Your goal: Count the lines in the data below that contain the word "from". Give only the number.

Record excerpts:

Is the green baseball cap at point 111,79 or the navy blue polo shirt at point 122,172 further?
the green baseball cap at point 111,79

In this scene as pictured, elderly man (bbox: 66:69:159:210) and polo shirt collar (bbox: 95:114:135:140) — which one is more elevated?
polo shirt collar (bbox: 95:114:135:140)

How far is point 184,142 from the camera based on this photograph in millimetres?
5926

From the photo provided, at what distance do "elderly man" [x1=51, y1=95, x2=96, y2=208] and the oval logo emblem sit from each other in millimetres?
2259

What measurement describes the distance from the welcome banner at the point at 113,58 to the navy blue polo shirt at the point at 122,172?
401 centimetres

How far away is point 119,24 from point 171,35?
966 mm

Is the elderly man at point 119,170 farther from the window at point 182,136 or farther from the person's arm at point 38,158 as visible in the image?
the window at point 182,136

==

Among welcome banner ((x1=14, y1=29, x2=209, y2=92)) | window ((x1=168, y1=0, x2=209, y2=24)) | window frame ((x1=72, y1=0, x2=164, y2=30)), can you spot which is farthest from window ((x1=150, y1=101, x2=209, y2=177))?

Reply: 6